Abstract

The causal relationship between childhood adiposity and adult risk of heart diseases has not been clearly demonstrated. This study aims to ascertain whether genetically predicted childhood body mass index (BMI) and childhood obesity are causally associated with adult coronary heart disease, myocardial infarction, heart failure, atrial fibrillation, hypertrophic cardiomyopathy, and pulmonary heart disease. To investigate the causative relationships and underlying mechanisms between childhood adiposity and adult heart diseases, 3 main methods of Mendelian randomization were used: 2-sample Mendelian randomization, multivariable Mendelian randomization with controlling for several cardiometabolic risk variables, and mediation analysis.

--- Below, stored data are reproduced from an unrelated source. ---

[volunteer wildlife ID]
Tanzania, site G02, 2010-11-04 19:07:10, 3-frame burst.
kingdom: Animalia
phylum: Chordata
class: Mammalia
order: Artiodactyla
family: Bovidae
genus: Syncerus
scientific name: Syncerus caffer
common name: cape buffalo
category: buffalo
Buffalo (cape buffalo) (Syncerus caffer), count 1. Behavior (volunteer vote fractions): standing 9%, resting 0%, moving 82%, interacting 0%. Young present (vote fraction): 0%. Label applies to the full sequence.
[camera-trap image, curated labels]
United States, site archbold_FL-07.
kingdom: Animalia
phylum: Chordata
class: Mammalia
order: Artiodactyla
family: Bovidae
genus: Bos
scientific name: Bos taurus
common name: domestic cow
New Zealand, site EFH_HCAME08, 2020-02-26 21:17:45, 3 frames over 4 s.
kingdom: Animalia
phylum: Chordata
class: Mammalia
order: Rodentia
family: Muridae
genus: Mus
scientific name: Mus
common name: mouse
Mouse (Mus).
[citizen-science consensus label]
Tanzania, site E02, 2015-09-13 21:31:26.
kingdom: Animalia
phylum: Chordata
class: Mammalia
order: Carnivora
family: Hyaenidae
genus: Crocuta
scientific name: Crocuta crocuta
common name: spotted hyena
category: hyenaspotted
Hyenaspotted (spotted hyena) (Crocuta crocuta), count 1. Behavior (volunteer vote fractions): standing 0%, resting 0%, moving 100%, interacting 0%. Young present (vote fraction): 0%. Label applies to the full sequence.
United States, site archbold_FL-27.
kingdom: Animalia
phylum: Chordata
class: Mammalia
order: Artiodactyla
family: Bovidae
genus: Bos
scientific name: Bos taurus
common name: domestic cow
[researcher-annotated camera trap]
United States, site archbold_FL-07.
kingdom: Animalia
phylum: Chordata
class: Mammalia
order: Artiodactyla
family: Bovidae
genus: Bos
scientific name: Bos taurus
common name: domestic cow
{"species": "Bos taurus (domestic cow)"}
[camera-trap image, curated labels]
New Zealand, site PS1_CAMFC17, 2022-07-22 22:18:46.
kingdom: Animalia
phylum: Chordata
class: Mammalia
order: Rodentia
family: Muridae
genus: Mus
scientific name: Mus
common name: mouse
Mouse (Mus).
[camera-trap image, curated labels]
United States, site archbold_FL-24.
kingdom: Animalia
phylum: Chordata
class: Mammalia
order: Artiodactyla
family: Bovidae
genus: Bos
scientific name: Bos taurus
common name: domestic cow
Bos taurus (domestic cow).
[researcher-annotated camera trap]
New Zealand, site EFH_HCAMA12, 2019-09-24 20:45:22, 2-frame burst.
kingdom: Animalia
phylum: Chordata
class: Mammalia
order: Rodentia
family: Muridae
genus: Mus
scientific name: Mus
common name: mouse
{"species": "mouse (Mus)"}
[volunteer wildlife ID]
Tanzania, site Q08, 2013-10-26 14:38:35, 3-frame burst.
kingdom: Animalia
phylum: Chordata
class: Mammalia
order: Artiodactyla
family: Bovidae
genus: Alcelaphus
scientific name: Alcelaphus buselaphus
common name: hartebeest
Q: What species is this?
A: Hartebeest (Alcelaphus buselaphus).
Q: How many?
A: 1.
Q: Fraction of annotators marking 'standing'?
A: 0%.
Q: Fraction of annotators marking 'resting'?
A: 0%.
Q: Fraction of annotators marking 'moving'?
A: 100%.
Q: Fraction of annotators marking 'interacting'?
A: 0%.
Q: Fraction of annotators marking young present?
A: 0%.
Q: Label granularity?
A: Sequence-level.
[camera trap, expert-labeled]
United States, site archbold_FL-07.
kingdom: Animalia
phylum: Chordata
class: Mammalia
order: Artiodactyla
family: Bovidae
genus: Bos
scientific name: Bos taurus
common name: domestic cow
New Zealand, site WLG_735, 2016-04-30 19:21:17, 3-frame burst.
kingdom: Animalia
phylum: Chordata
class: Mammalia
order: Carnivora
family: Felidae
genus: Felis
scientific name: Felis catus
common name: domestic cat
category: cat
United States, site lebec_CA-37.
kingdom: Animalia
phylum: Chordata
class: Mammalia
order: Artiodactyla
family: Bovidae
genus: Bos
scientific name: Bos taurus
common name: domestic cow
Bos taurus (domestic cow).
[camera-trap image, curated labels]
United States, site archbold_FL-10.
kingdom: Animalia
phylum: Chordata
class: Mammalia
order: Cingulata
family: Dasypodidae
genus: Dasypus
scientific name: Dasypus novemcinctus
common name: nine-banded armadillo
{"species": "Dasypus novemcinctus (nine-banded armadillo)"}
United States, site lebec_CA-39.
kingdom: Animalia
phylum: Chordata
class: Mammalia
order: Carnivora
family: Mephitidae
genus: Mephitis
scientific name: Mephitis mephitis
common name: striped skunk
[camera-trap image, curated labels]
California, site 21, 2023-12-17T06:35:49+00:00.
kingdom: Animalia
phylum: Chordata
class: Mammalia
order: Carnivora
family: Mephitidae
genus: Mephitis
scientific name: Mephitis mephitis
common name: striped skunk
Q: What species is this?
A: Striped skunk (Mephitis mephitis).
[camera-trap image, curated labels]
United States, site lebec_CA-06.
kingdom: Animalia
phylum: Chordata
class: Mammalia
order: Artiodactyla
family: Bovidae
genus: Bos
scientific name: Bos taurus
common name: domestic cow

Every 1-SD rise in genetically predicted childhood body mass index was associated with 24% (odds ratio [OR], 1.24 [95% CI, 1.12-1.37]), 28% (OR, 1.28 [95% CI, 1.14-1.42]), 28% (OR, 1.28 [95% CI, 1.14-1.42]), and 27% (OR, 1.27 [95% CI, 1.04-1.49]) higher risk of coronary heart disease, myocardial infarction, heart failure, and atrial fibrillation, respectively. Every 1-unit increase in log-odds in childhood obesity was associated with 11% (OR, 1.11 [95% CI, 1.06-1.16]), 14% (OR, 1.14 [95% CI, 1.04-1.23]), 10% (OR, 1.10 [95% CI, 1.03-1.18]), and 20% (OR, 1.20 [95% CI, 1.08-1.32]) higher risk of coronary heart disease, myocardial infarction, heart failure, and atrial fibrillation, respectively. The link between childhood adiposity and adult heart diseases was found to be mediated by high-density lipoprotein cholesterol, triglyceride, hypertension, and type 2 diabetes. Our findings support the causal relationships between childhood adiposity and risk of adult coronary heart disease, myocardial infarction, heart failure, and atrial fibrillation. Blood lipids, hypertension, and type 2 diabetes are factors that mediate the aforementioned associations.